→ QUOTED PASSAGE:
========
Reviewed by simoneo 8 / 10

Stripping Black Britain Naked!!! & About Time Too!!!!

I felt obligated to comment after reading the comment by [email protected] from London, UK. is the African British Equality Authority. A Pan African Human Rights Organisation that challenge the misrepresentation of African people and culture in the British media. Their remit is to actively campaign for cultural, economic, political and social justice on behalf of the African community.

I feel a need to put forward an alternative position as I feel that the Legali agenda has created a bias and I feel a need to represent those of us without a political agenda.

Dear Toyin, I really appreciated your comments on "Shoot The Messenger", I totally see where you are coming from but I felt compelled to offer my own 2 cents (or pence rather).

First of the film explored the British Caribbean experience which is vastly different from that of Africans. Correct me if I am wrong but none of the lead characters were African all of Caribbean heritage. Following the history of slavery, Caribbeans tend to carry more of the psychological wounds and perpetuate the ideology of the slave master to their own children.

A demonstration of this was the scene where the grandmother was hot combing her grand daughter's hair, commenting that her mother should have selected a light skinned partner to ensure the texture was silkier. Now in your experience you may find this an inaccurate representation of Black Britain but you must appreciate that just because you don't align yourself with this value system many blacks do. I have had the misfortune of hearing one too many black women make similar comments.
========
→ PROBLEM DETAILS:
Translate this sentence from the review of "Shoot The Messenger" into French: "I have had the misfortune of hearing one too many black women make similar comments."
========
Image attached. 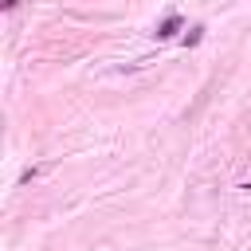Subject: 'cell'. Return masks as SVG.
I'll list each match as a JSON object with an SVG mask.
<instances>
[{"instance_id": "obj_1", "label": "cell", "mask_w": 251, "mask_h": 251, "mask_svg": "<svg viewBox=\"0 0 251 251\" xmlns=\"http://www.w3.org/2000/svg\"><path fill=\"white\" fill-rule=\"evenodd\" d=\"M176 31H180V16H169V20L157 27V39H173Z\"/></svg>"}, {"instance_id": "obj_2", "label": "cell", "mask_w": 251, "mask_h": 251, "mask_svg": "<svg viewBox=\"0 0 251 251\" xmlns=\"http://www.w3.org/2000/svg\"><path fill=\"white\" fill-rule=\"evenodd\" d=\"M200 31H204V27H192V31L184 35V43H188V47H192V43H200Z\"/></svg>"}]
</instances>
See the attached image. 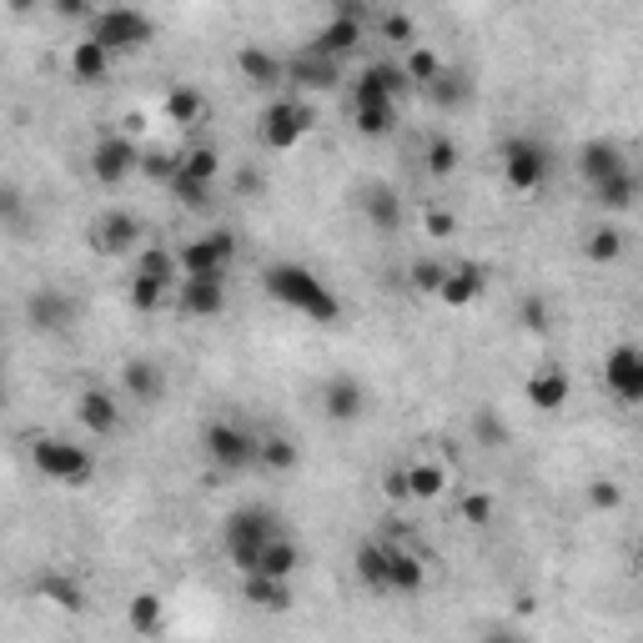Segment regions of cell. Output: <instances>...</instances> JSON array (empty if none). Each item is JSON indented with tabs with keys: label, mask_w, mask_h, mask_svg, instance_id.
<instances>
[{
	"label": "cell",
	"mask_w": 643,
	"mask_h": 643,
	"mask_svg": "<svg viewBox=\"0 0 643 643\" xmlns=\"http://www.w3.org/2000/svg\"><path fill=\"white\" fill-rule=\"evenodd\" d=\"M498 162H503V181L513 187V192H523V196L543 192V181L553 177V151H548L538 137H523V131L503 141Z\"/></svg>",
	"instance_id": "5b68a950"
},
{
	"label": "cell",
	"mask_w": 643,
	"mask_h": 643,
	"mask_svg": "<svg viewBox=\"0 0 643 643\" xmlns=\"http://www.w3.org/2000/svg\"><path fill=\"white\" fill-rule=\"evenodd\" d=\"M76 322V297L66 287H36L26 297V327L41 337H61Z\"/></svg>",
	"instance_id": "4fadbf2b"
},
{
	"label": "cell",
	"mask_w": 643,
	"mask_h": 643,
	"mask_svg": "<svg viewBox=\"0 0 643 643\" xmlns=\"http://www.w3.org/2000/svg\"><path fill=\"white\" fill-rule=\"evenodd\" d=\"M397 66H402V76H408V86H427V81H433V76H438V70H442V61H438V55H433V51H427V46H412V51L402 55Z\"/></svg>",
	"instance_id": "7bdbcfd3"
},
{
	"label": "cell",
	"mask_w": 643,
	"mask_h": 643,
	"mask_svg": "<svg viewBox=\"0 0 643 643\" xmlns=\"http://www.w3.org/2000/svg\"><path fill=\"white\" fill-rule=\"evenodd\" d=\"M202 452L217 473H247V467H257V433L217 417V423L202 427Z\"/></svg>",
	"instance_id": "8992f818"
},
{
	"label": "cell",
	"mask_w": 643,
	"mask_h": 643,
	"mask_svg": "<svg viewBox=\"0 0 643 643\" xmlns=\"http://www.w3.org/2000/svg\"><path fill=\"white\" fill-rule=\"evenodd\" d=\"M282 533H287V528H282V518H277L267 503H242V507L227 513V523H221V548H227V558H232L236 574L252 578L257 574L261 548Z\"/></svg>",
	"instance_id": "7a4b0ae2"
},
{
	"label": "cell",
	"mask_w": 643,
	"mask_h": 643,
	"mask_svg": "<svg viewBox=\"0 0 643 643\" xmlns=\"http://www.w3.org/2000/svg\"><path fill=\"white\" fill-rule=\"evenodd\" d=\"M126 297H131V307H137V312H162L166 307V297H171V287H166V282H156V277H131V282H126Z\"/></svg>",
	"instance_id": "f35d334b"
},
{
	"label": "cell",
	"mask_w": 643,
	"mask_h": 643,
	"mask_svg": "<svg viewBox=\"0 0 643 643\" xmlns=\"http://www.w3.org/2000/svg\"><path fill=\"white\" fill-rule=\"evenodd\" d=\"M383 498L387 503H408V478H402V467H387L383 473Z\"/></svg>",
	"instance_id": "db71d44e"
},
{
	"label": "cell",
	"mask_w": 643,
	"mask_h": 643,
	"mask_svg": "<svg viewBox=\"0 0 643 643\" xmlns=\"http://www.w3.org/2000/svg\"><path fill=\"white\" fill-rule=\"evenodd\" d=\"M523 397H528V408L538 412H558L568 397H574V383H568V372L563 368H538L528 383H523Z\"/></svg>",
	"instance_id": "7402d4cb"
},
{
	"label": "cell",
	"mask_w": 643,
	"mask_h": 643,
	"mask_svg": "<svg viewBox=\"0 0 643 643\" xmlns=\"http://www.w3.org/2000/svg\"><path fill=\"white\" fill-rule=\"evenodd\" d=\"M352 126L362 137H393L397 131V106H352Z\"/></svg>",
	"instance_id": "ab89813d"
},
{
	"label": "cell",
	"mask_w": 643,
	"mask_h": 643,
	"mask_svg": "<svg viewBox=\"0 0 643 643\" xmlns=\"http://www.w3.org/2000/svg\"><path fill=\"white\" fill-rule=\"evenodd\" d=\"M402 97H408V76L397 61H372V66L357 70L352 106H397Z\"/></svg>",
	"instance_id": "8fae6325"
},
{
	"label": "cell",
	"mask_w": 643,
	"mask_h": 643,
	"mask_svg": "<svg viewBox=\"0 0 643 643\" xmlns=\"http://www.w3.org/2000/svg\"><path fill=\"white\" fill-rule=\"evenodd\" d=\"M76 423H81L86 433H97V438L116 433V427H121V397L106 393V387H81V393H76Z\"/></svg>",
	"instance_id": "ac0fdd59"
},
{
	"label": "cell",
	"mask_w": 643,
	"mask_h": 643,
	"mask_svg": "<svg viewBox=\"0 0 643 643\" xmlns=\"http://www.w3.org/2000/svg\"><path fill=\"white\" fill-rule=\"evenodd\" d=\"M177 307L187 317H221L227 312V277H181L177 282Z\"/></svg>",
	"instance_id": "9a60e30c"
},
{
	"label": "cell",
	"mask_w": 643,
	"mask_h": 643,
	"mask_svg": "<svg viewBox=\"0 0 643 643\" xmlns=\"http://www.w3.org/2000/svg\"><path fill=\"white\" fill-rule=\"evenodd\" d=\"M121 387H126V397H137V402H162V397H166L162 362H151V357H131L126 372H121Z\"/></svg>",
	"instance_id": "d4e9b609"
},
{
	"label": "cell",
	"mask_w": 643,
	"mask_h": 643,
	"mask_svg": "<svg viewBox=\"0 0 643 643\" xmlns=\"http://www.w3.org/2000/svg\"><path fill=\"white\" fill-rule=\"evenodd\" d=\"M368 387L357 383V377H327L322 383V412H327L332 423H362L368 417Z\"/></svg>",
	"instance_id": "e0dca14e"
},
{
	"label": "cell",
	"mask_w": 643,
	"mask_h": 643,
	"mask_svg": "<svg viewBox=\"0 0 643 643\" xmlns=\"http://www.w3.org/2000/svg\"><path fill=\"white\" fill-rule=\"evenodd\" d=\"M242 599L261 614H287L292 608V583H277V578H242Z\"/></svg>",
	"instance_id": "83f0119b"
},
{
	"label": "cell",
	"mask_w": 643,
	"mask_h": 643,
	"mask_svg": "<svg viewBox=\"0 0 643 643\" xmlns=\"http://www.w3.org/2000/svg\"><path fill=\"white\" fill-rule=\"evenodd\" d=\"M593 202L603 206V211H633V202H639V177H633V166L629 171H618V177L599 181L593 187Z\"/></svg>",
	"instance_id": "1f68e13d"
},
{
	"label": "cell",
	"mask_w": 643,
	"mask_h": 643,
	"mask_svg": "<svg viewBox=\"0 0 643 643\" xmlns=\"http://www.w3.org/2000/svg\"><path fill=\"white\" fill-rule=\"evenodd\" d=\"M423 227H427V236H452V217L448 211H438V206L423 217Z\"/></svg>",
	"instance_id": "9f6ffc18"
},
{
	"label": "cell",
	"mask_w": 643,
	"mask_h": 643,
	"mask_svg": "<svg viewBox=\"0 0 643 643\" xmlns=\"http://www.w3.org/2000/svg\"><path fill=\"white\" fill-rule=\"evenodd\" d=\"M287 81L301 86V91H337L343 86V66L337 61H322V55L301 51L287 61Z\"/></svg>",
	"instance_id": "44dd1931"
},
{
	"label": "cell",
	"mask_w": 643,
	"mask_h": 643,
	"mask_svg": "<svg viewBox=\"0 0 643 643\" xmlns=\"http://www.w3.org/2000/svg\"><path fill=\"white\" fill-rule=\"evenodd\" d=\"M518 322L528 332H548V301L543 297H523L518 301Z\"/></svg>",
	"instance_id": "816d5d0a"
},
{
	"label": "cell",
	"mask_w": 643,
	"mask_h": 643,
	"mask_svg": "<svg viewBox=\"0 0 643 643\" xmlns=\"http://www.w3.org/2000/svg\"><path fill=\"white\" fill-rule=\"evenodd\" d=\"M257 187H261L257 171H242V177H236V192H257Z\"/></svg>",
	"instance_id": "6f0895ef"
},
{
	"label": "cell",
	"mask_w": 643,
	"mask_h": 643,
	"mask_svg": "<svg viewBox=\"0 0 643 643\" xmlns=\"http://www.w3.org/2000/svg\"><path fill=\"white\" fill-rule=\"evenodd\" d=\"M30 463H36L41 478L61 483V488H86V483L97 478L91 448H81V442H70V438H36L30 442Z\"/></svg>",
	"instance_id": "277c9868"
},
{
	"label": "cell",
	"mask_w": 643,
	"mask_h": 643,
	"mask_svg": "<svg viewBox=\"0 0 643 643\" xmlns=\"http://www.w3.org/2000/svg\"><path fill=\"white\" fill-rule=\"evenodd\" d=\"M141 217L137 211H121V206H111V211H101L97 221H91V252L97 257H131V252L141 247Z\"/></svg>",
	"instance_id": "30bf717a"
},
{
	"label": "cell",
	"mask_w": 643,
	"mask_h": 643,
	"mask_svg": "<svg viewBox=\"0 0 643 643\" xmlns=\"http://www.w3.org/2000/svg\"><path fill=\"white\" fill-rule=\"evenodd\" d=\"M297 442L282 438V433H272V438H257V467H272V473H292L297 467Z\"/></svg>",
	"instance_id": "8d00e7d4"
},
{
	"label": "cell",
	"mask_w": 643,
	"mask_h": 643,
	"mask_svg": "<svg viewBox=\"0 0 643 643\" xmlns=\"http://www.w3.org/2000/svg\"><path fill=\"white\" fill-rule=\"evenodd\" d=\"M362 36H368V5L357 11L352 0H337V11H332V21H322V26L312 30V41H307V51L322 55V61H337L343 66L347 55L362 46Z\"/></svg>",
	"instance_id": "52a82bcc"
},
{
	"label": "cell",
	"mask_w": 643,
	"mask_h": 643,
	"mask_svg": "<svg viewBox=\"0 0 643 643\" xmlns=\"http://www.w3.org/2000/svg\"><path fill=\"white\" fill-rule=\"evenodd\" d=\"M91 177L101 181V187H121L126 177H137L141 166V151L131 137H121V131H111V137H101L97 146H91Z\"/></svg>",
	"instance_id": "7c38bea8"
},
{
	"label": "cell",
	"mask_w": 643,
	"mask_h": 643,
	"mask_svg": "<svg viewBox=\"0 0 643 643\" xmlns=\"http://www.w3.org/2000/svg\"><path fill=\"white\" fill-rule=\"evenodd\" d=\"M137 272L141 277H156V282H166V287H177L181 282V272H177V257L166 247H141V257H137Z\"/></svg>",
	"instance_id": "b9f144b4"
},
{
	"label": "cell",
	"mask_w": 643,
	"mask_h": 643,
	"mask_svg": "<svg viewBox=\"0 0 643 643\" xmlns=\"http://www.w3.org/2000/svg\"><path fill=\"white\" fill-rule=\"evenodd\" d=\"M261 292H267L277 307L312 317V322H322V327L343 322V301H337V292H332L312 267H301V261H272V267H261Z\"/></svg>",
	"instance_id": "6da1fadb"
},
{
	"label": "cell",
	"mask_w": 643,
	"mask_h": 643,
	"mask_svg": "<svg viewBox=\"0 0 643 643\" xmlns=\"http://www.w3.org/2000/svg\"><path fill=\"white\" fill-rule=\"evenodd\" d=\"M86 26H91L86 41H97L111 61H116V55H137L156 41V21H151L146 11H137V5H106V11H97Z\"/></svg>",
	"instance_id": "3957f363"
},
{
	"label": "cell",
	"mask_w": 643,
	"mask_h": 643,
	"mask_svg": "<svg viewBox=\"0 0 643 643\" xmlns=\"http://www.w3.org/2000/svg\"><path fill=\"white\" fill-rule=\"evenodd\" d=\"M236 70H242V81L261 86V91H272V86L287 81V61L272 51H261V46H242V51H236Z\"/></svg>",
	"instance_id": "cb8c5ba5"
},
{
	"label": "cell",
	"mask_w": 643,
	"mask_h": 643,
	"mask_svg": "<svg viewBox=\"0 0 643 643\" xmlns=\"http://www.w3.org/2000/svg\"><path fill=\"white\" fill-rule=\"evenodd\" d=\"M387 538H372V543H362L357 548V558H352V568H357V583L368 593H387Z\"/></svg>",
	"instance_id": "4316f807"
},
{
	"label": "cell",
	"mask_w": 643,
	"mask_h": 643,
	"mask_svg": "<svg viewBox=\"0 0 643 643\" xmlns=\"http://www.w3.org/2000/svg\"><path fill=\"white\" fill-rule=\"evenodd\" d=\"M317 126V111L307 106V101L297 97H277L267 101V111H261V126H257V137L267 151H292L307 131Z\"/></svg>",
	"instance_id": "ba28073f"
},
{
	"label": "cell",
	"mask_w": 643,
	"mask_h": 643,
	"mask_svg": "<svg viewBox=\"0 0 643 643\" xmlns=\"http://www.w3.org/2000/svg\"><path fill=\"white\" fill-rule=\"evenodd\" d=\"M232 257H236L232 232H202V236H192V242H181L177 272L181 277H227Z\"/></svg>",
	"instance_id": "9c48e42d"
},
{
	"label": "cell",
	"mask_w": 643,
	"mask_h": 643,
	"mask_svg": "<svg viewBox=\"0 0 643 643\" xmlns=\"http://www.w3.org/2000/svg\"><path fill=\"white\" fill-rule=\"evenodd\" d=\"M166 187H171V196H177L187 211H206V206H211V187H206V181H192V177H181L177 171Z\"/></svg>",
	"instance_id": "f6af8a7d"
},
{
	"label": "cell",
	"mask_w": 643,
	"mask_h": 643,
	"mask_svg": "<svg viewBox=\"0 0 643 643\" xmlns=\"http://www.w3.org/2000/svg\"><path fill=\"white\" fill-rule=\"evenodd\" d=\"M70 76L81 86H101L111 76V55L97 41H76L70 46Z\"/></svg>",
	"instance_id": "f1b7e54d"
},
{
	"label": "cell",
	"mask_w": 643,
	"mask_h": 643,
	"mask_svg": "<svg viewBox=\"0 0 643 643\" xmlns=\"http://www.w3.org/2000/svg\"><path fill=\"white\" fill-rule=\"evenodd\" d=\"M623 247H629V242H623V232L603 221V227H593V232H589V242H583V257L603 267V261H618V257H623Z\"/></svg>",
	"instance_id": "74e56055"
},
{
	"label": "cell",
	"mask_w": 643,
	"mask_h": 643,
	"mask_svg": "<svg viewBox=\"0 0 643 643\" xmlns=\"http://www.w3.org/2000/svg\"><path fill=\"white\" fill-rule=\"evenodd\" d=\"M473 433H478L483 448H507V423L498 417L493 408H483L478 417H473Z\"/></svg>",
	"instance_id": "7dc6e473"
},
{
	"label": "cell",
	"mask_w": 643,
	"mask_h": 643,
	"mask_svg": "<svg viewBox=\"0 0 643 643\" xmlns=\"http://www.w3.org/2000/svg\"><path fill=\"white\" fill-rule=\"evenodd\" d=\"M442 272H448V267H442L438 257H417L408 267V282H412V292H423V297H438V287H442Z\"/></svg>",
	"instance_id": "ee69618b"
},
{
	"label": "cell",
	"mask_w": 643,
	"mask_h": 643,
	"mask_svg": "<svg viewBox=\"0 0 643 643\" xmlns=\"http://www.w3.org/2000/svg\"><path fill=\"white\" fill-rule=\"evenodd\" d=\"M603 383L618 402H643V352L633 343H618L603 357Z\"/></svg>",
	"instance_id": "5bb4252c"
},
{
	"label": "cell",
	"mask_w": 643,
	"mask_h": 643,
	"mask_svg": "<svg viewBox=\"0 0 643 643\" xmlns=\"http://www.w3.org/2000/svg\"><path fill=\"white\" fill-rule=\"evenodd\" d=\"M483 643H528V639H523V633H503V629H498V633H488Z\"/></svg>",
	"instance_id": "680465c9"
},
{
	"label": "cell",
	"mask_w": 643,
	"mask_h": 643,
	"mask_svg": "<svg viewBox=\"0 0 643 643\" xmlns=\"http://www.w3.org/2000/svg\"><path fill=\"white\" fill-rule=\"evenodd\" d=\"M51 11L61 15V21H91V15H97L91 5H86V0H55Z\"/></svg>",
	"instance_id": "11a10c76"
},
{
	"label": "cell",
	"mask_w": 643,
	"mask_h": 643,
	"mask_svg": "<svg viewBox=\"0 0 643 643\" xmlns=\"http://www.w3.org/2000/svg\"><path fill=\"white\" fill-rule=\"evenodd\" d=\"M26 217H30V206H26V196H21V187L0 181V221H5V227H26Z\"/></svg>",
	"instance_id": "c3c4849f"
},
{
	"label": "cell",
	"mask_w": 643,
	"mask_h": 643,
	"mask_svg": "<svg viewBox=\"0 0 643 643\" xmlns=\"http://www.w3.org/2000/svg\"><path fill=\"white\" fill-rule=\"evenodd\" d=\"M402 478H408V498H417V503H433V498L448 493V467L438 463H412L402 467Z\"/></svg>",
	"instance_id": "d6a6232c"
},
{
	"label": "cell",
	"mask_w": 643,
========
→ IN RESPONSE:
J'ai eu le malheur d'entendre bien trop de femmes noires faire des remarques similaires.